→ **STATED EXERCISE**:
Write out word for word every line of the rows below, from the line with "What is the distance at" through the end of the rows, both ends included.
** BEGIN RECORDS FOR THIS EXERCISE **
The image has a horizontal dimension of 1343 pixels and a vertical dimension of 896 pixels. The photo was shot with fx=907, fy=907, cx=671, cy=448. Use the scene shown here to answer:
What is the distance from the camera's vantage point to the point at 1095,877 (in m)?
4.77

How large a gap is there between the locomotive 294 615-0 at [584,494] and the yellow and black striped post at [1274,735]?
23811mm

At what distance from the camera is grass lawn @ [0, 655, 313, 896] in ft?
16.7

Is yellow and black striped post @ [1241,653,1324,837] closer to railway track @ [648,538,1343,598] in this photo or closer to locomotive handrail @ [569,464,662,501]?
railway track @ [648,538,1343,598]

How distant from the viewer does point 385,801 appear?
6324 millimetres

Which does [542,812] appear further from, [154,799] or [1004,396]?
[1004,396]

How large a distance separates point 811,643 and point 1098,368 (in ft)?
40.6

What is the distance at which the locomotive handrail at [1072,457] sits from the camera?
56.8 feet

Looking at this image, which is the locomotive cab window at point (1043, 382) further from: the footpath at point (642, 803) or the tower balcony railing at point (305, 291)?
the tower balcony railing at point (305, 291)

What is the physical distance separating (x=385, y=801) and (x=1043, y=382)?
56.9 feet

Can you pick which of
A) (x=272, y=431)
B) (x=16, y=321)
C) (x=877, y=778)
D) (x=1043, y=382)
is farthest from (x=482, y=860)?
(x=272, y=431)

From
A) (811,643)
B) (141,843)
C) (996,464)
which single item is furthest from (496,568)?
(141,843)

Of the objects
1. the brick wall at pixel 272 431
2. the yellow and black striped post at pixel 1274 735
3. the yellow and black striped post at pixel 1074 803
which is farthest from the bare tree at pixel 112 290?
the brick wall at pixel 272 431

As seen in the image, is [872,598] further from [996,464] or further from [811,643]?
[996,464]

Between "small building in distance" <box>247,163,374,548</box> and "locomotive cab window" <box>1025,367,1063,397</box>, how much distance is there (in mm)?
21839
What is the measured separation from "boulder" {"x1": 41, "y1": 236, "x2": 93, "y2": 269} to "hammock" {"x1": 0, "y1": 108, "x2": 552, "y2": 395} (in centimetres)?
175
** END RECORDS FOR THIS EXERCISE **
→ **OUTPUT FOR THIS TASK**:
What is the distance at which the locomotive handrail at [1072,457] sits from the camera?
56.8 feet

Looking at this image, which is the locomotive cab window at point (1043, 382) further from: the footpath at point (642, 803) or the tower balcony railing at point (305, 291)?
the tower balcony railing at point (305, 291)

What is the physical distance separating (x=385, y=801) and (x=1043, y=382)?
56.9 feet

Can you pick which of
A) (x=272, y=431)
B) (x=16, y=321)
C) (x=877, y=778)
D) (x=1043, y=382)
is farthest from (x=482, y=860)?
(x=272, y=431)

From
A) (811,643)
B) (141,843)
C) (996,464)
which single item is furthest from (496,568)?
(141,843)

Of the objects
1. the brick wall at pixel 272 431
2. the yellow and black striped post at pixel 1274 735
3. the yellow and black striped post at pixel 1074 803
which is farthest from the bare tree at pixel 112 290?
the brick wall at pixel 272 431

As seen in the image, is [872,598] further from [996,464] or further from [811,643]?
[996,464]

Between "small building in distance" <box>247,163,374,548</box> and "locomotive cab window" <box>1025,367,1063,397</box>, how much distance is there (in mm)?
21839
What is the measured separation from "boulder" {"x1": 41, "y1": 236, "x2": 93, "y2": 269} to "hammock" {"x1": 0, "y1": 108, "x2": 552, "y2": 395} (in centimetres)?
175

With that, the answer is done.